Archive for the ‘mauvaises nouvelles’ Category

Malgré la crise

Friday, October 5th, 2012

– Bon, vous commencez lundi. »
– Ah mais parce que je vous ai pas encore parlé de mon expérience, j’ai été trieur de cornichons et… »
– C’est bon, je vous dis. »
– Bon ben super. Mais ça consiste en quoi, le job ? J’ai pas super bien compris… »
– Résoudre la crise de la dette. »
– Ah oui, quand même. Vous êtes bien sûr que j’ai les capacités ? »
– Bon. Imaginez par exemple que les collectivités publiques soient toutes endettées. Que les banques soient au bord de la faillite. Que les grandes entreprises soient obligées de licencier. Que toi-même, tu aies une demi-trentaine de crédits. »
– Oui, je dois pouvoir imaginer ça. »
– A un moment donné, si tout le monde doit du fric à tout le monde, il doit bien y avoir un type à qui on doit du fric, sinon c’est l’anarchie. »
– Ce sont les patrons et les banques qui nous spolient… »
– Et merde, j’ai jamais pu encadrer les communistes. »
– Alors il est où ? Et surtout, je viens foutre quoi là dedans ? »
– C’est Smoaghl, un dragon. »
– Ah tiens. »
– Oui. »
– Ça alors. »
– En effet. »
– Un dragon ? »
– Vous savez comment ils sont, ils adorent l’or et tout. Ils se couchent dessus, ça les détend, c’est traditionnel chez eux.
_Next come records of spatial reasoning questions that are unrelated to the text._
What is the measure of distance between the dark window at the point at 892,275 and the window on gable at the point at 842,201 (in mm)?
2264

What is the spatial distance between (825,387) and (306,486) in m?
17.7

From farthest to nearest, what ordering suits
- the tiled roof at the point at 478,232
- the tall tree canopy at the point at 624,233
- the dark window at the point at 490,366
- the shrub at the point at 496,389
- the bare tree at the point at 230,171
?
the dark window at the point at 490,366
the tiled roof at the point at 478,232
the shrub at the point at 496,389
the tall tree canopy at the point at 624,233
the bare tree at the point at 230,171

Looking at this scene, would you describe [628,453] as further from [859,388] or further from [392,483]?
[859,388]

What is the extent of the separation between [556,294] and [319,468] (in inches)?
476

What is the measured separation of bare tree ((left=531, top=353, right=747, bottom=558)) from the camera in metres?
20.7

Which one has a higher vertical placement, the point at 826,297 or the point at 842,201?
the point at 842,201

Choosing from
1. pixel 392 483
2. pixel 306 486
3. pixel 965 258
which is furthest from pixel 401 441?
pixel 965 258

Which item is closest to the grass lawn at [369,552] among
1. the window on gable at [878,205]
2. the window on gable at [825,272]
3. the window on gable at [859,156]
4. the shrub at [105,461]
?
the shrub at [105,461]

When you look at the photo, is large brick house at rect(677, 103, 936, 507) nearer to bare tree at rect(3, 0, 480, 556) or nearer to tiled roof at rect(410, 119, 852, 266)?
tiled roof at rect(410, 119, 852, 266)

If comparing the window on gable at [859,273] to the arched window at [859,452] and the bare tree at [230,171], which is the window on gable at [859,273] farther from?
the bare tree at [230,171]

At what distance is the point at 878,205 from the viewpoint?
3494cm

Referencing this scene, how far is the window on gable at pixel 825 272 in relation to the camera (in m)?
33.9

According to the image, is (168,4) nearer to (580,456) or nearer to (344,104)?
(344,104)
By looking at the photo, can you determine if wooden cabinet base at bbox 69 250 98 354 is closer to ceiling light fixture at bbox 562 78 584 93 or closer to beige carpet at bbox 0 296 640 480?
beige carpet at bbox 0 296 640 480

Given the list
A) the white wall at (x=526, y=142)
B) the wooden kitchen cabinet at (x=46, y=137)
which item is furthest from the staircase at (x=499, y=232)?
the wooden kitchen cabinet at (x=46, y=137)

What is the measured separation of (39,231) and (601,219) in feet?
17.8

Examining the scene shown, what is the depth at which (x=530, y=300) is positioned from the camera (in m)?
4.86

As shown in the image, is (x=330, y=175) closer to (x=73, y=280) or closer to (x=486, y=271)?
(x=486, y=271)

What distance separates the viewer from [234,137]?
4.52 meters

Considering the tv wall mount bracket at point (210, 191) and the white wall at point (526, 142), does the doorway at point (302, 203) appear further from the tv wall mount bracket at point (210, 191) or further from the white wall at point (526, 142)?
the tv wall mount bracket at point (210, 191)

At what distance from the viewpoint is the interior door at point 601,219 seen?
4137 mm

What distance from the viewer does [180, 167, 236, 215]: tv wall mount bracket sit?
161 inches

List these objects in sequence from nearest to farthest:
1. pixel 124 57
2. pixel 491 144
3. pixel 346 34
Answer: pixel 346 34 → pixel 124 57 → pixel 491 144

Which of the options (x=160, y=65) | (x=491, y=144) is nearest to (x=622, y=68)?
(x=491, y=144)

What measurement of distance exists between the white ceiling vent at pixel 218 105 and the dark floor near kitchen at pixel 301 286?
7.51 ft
Bon, là, il est surtout couché sur un énorme trésor de reconnaissances de dettes et de transactions banquières, c’est moins confortable, du coup ça le rend un peu grognon, mais l’intention y est. »
– Mais que fait le gouvernement ? »
– Justement, c’est là que vous intervenez ! On monte une petite équipe d’aventuriers pour aller le trucider, et en échange vous pouvez garder la peau pour en faire des sacs à main et des bottines. »
– Ah oui… mais il va y avoir des elfes et des nains et tout ? parce que moi, bon, niveau expérience, j’ai gardé des vaches une année à l’alpage mais le dragon j’ai jamais fait. »
– Non, pas d’elfes, pas de nains, juste une douzaine de titulaires de l’aide sociale dans le cadre d’un programme novateur de réinsertion mais n’ayez crainte, vous serez encadrés par deux assistants sociaux de niveau 12. »
– Ça a l’air moins facile que la fois où on avait nettoyé les rives du Rhône avec une brosse à dents, quand même. »
– Non mais le topo est simple, vous partez, il vous arrive en route deux trois aventures secondaires, ça fait un peu peur mais vous vous en sortez quand même, après, quelques péripéties, peut-être même un petit intermède romantique pour capter le public romantique, puis arrivée dans l’antre du dragon, là, deux ou trois personnages secondaires vaguement attachants mais pas trop quand même finissent comme la saucisse que on avait bien dit qu’il fallait pas en rajouter sur le gril on a eu bien assez avec les chips mais tu veux jamais m’écouter du barbecue de l’été dernier, puis confrontation. Là, escalade, la situation devient franchement périlleuse, à deux pages de la fin, on se dit que c’est foutu mais soudain, découverte du point faible du dragon, le faire-valoir rigolo mais un peu inutile du héros, et je pense que ce serait totalement un job pour vous, sans vouloir vous influencer, se sacrifie, tout le monde pleure un peu mais bon, et ensuite tout le monde danse la ronde de l’amitié et le tour est joué. »
– Ah ouais, ok. »

Dur comme fer

Friday, September 21st, 2012

– Je crois qu’on va pas contre le beau. »
– Ils annoncent du mieux pour mercredi, je crois… »
– Non mais je suis pas venu parler météo, je suis venu faire un dépot de croyance ! »
– Ah oui, je me disais aussi… vous avez tous les documents en ordre, formulaire officiel b42, signatures avalisées par un opérateur assermenté, dossier en treize exemplaires… »
– Signatures ? Opérateur ? Non mais on a fait vérifier ça de manière automatisée, avec empreinte rétinienne et tout, plus aucun état n’accepte les signatures… »
– Si, Nauru. »
– Mais ils ont été submergés il y a un bon siècle ! »
– Oui, mais l’état existe officiellement toujours… »
– Mais… je ne sais même pas où trouver de stylos, à part dans un musée ! »
– Je n’ai pas de temps à perdre avec des dépots de croyances mal préparés, monsieur, revenez quand vous aurez tout. Suivant ! »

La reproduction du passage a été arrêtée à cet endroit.